• _TAREFA 1_:
Você pode imprimir o trecho do texto sobre a crônica que vai de "Machado de Assis, mestre" até "criativo mais elevado."?
• _TAREFA 2_:
Você pode dar prosseguimento ao texto sobre a crônica a partir de onde ele termina?

• _TEXTO EXTRAÍDO_:

◆ ◆ ◆

Machado de Assis, mestre também nesse gênero, disse que as crônicas tratam de “cousas doces, leves, sem sangue nem lágrimas”. Com a mesma elegância, o crítico Antonio Candido, inclusive quando se referia a esses escritos como um “gênero menor”, ressaltava seu propósito de informar, comentar e sobretudo de divertir, insistindo “no papel da simplicidade, brevidade e graça da crônica”. Em que pesem as manifestações simpáticas, sobre a crônica prevaleceram definições como “filha bastarda da arte literária”, “textos ligeiros e sem importância a serem esquecidos nas páginas dos jornais velhos”, “um misto híbrido de jornalismo e literatura” ou, na afirmação de José de Alencar, coisas surgidas “ao correr da pena”, sem obedecer a nenhum impulso criativo mais elevado.

◆ ◆ ◆

• _DADOS ABAIXO_:
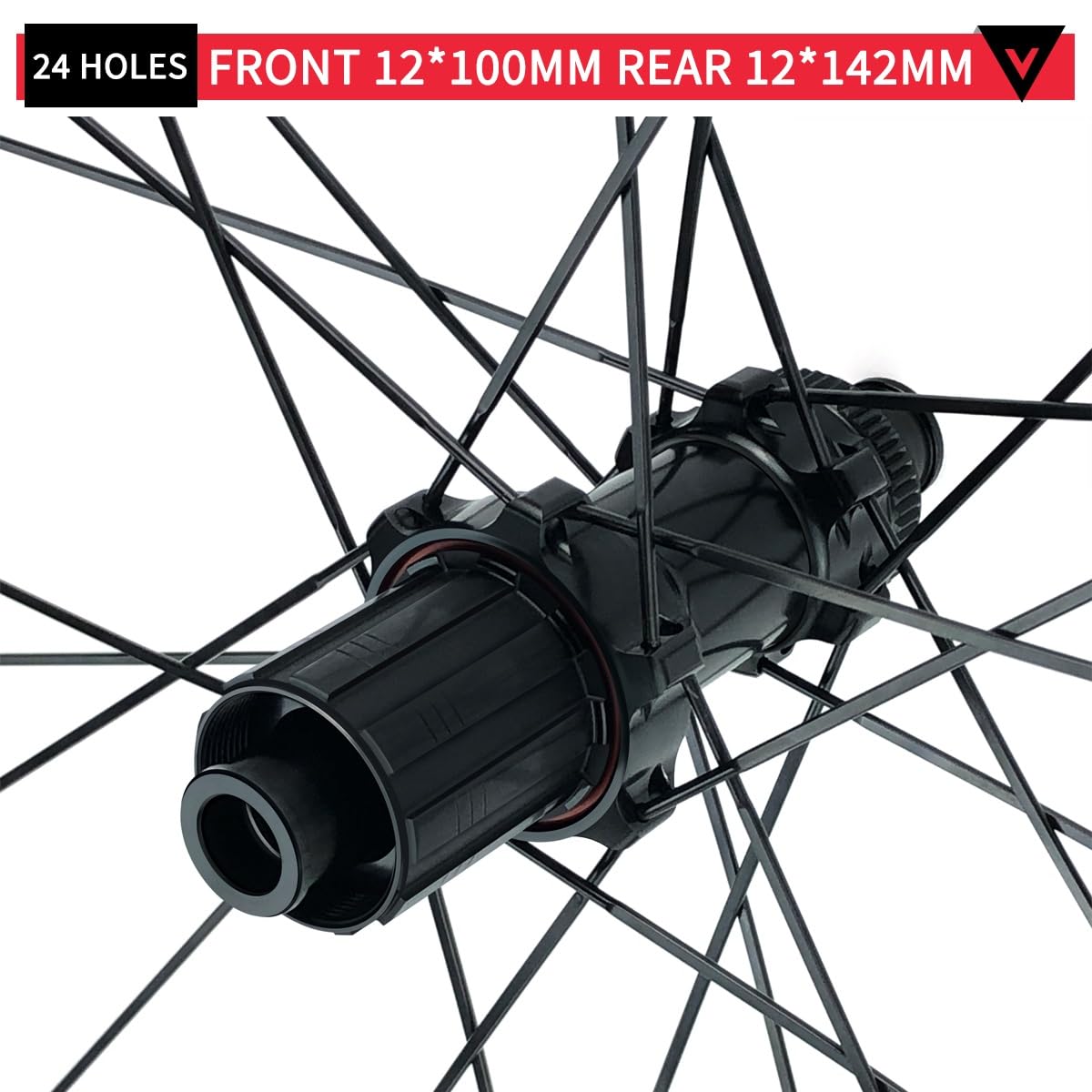 700C zestaw kół do roweru szosowego 50 mm ultralekkie koła z włókna węglowego sześć gwoździ centralny zamek hamulec tarczowy 100/142 mm 24-otworowa oś cylindryczna szybkie zwalnianie dla 9-12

◆ ◆ ◆

• _RESPOSTA ESPERADA 1_:
Machado de Assis, mestre também nesse gênero, disse que as crônicas tratam de “cousas doces, leves, sem sangue nem lágrimas”. Com a mesma elegância, o crítico Antonio Candido, inclusive quando se referia a esses escritos como um “gênero menor”, ressaltava seu propósito de informar, comentar e sobretudo de divertir, insistindo “no papel da simplicidade, brevidade e graça da crônica”. Em que pesem as manifestações simpáticas, sobre a crônica prevaleceram definições como “filha bastarda da arte literária”, “textos ligeiros e sem importância a serem esquecidos nas páginas dos jornais velhos”, “um misto híbrido de jornalismo e literatura” ou, na afirmação de José de Alencar, coisas surgidas “ao correr da pena”, sem obedecer a nenhum impulso criativo mais elevado.

• _RESPOSTA ESPERADA 2_:
Lidas por historiadores de hoje, as crônicas do período que vem de meados do século 19 e avança pelo século 20, resultaram no livro História em cousas miúdas (Editora da Unicamp), organizado pelos professores Sidney Chalhoub, do Centro de Pesquisa em História Social da Cultura (Cecult) do IFCH, Leonardo Affonso de Miranda Pereira, do Departamento de Teoria Literária do IEL, e Margarida de Souza Neves, do Departamento de História da PUC-Rio. Para os organizadores, que pinçaram da história literária as impressões acima, a crônica não é um gênero simples: “Ao cronista cabia a responsabilidade de buscar, dentre os acontecimentos sociais de maior relevo e divulgação, capazes de formar entre escritor e público códigos compartilhados que viabilizassem a comunicação, temas que lhe permitissem discutir as questões de seu interesse”, escrevem na apresentação.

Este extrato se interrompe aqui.